Information given START

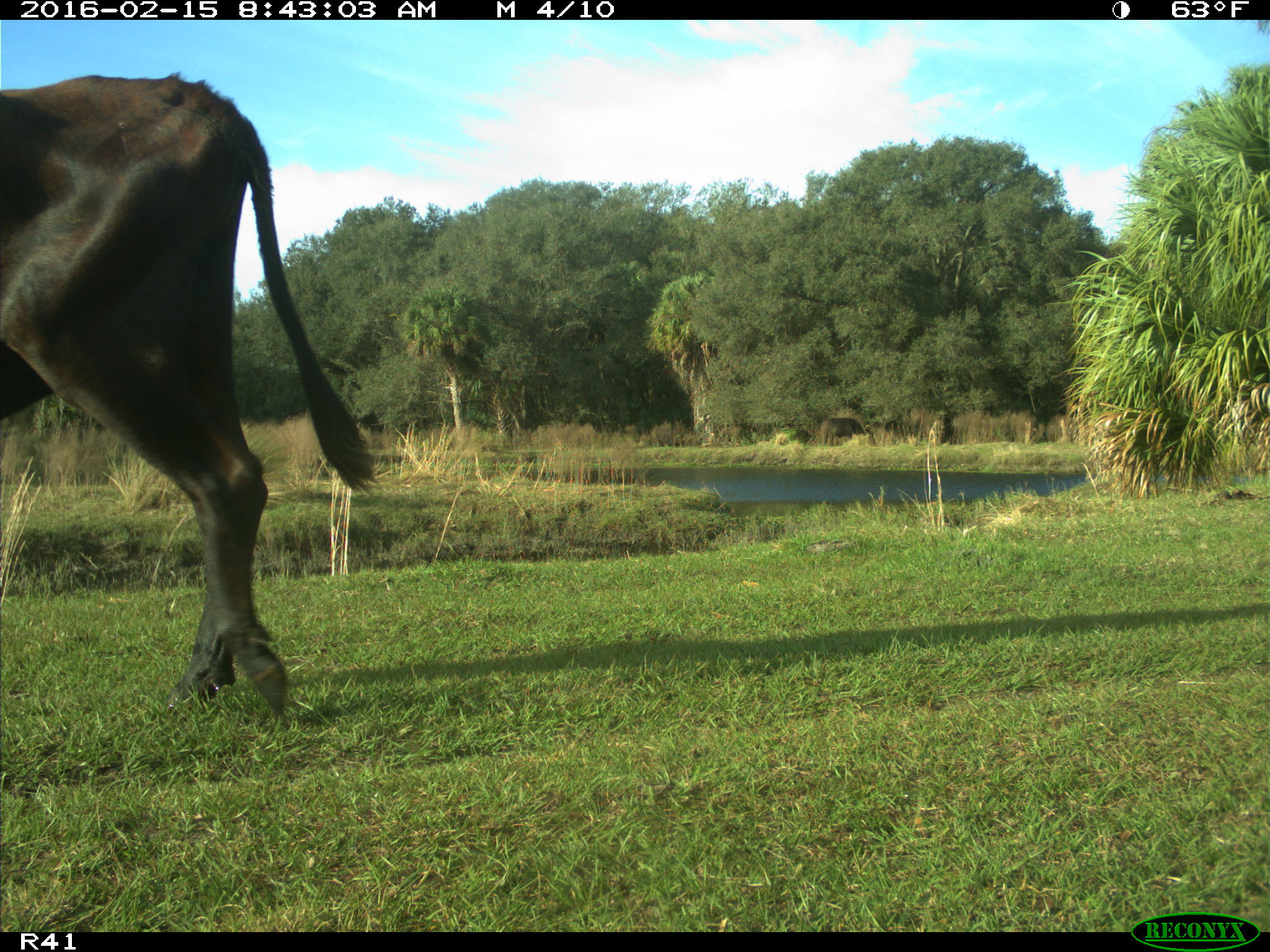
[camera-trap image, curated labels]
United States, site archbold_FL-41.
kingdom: Animalia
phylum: Chordata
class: Mammalia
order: Artiodactyla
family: Bovidae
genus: Bos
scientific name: Bos taurus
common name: domestic cow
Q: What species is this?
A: Bos taurus (domestic cow).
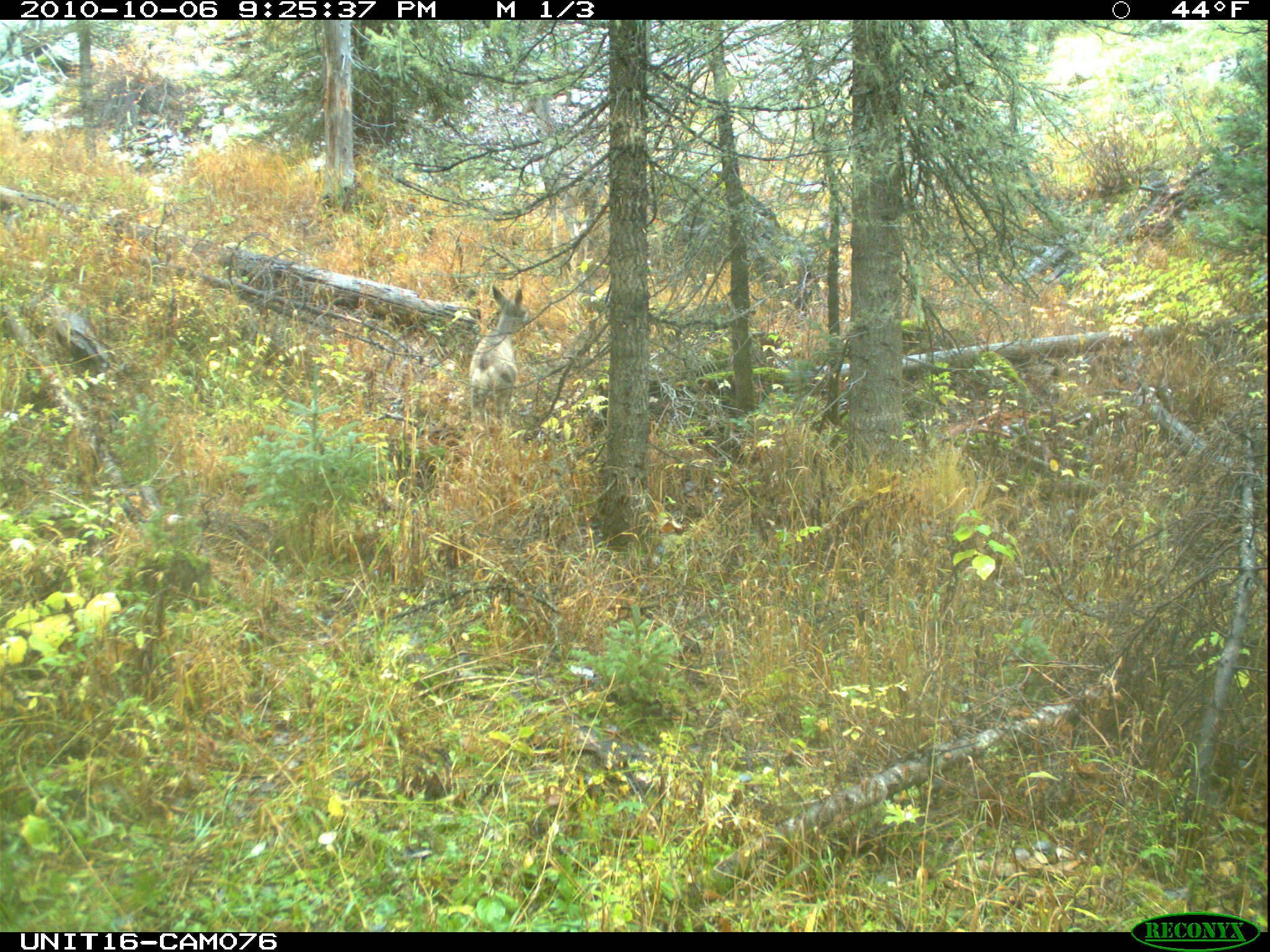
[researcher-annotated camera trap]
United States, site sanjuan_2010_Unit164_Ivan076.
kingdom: Animalia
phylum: Chordata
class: Mammalia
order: Artiodactyla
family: Cervidae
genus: Odocoileus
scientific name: Odocoileus hemionus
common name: mule deer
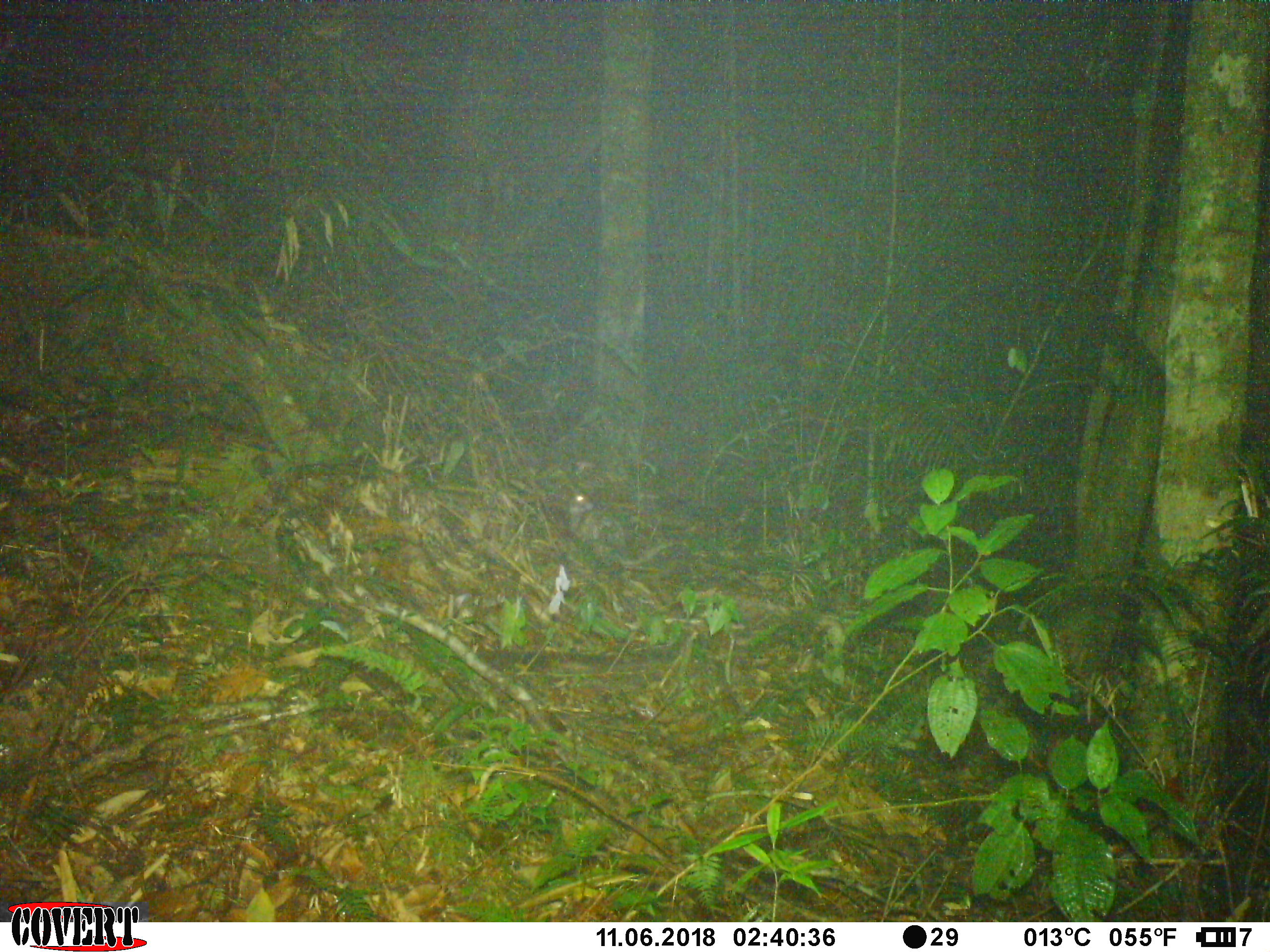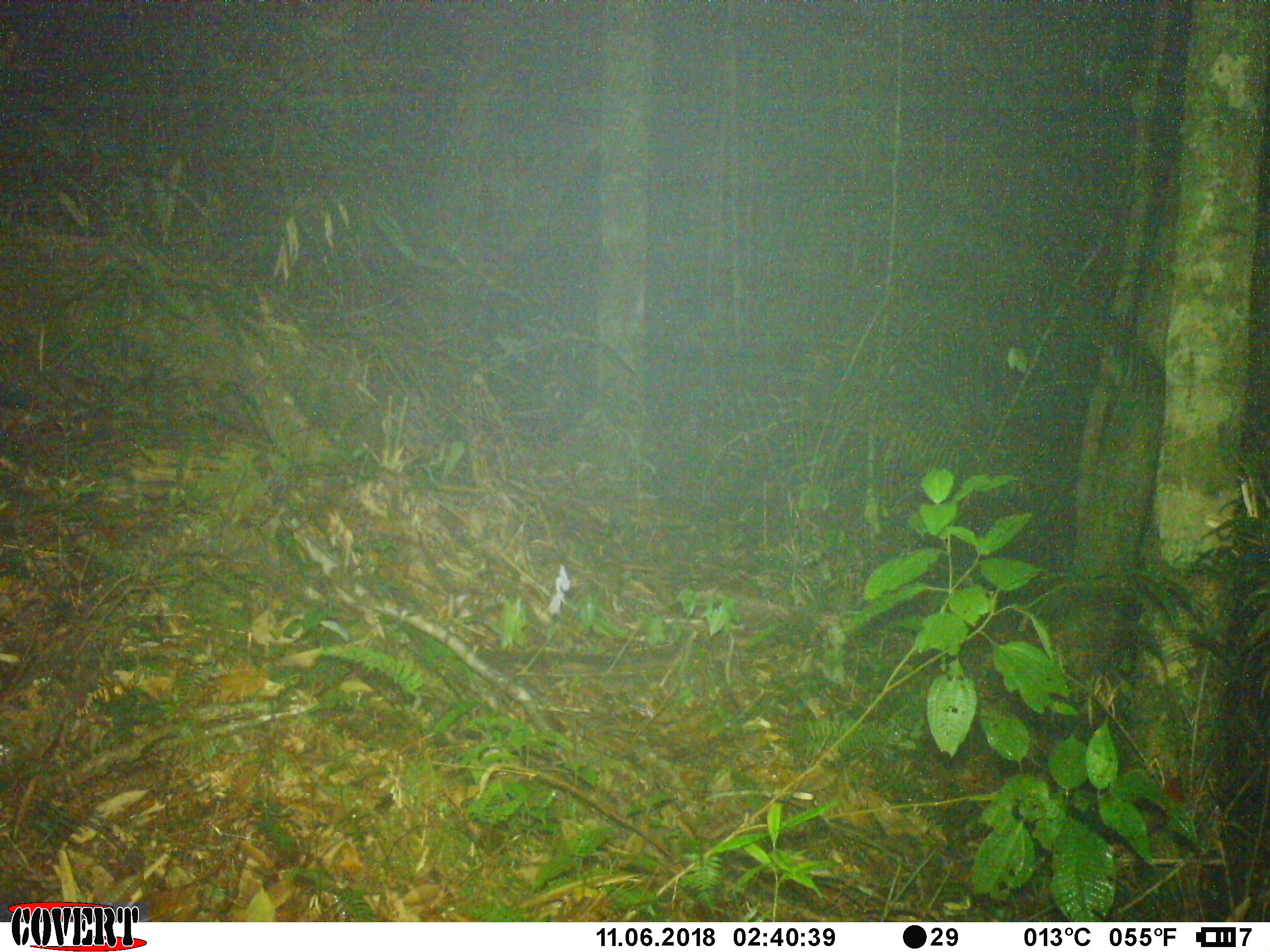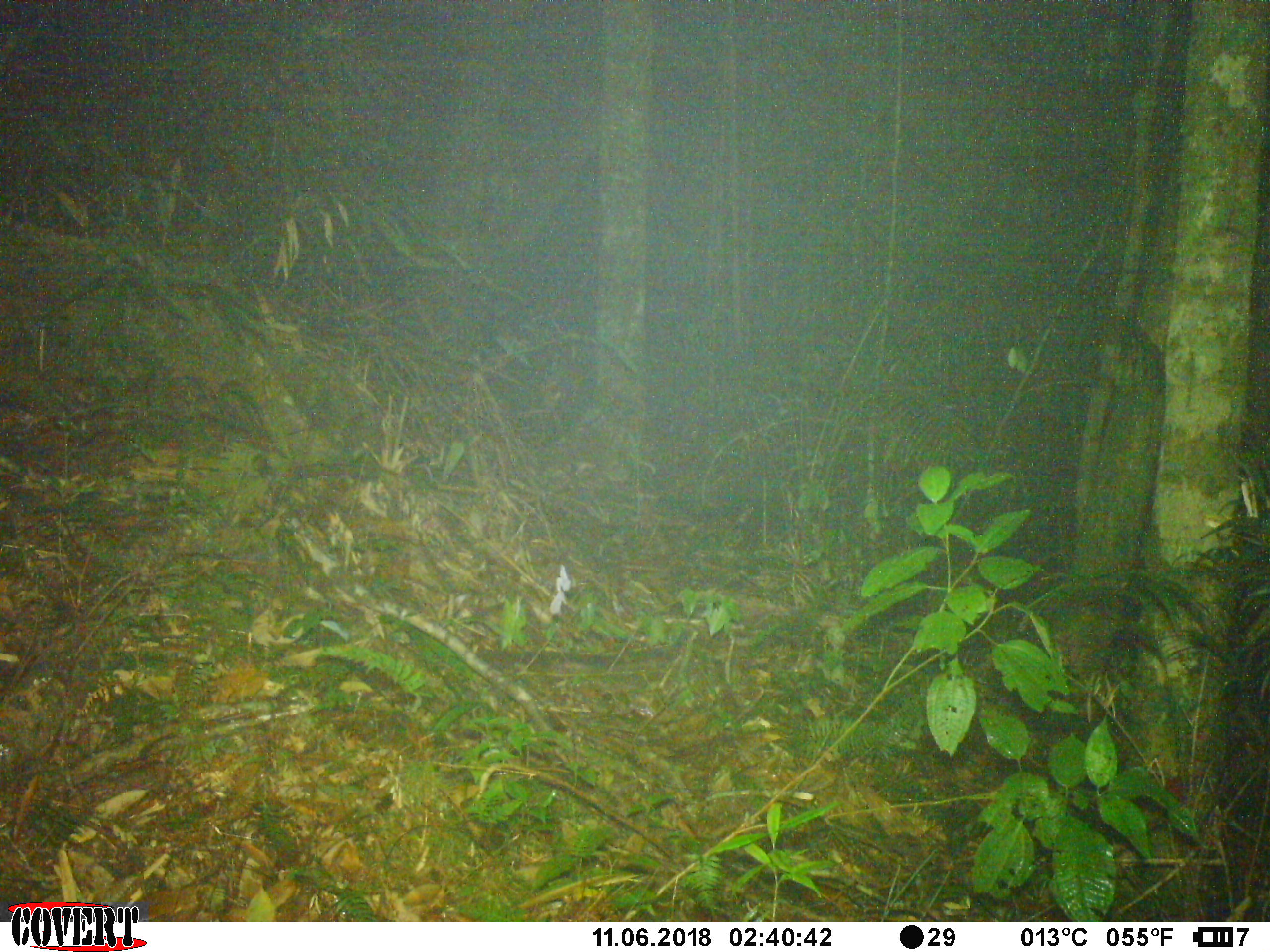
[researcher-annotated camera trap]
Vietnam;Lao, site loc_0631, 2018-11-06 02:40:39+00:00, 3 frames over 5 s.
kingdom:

Information given END

Your task is to repeat the listing exactly while omitting its pictures.

[camera-trap image, curated labels]
United States, site archbold_FL-41.
kingdom: Animalia
phylum: Chordata
class: Mammalia
order: Artiodactyla
family: Bovidae
genus: Bos
scientific name: Bos taurus
common name: domestic cow
Q: What species is this?
A: Bos taurus (domestic cow).
[researcher-annotated camera trap]
United States, site sanjuan_2010_Unit164_Ivan076.
kingdom: Animalia
phylum: Chordata
class: Mammalia
order: Artiodactyla
family: Cervidae
genus: Odocoileus
scientific name: Odocoileus hemionus
common name: mule deer
[researcher-annotated camera trap]
Vietnam;Lao, site loc_0631, 2018-11-06 02:40:39+00:00, 3 frames over 5 s.
kingdom:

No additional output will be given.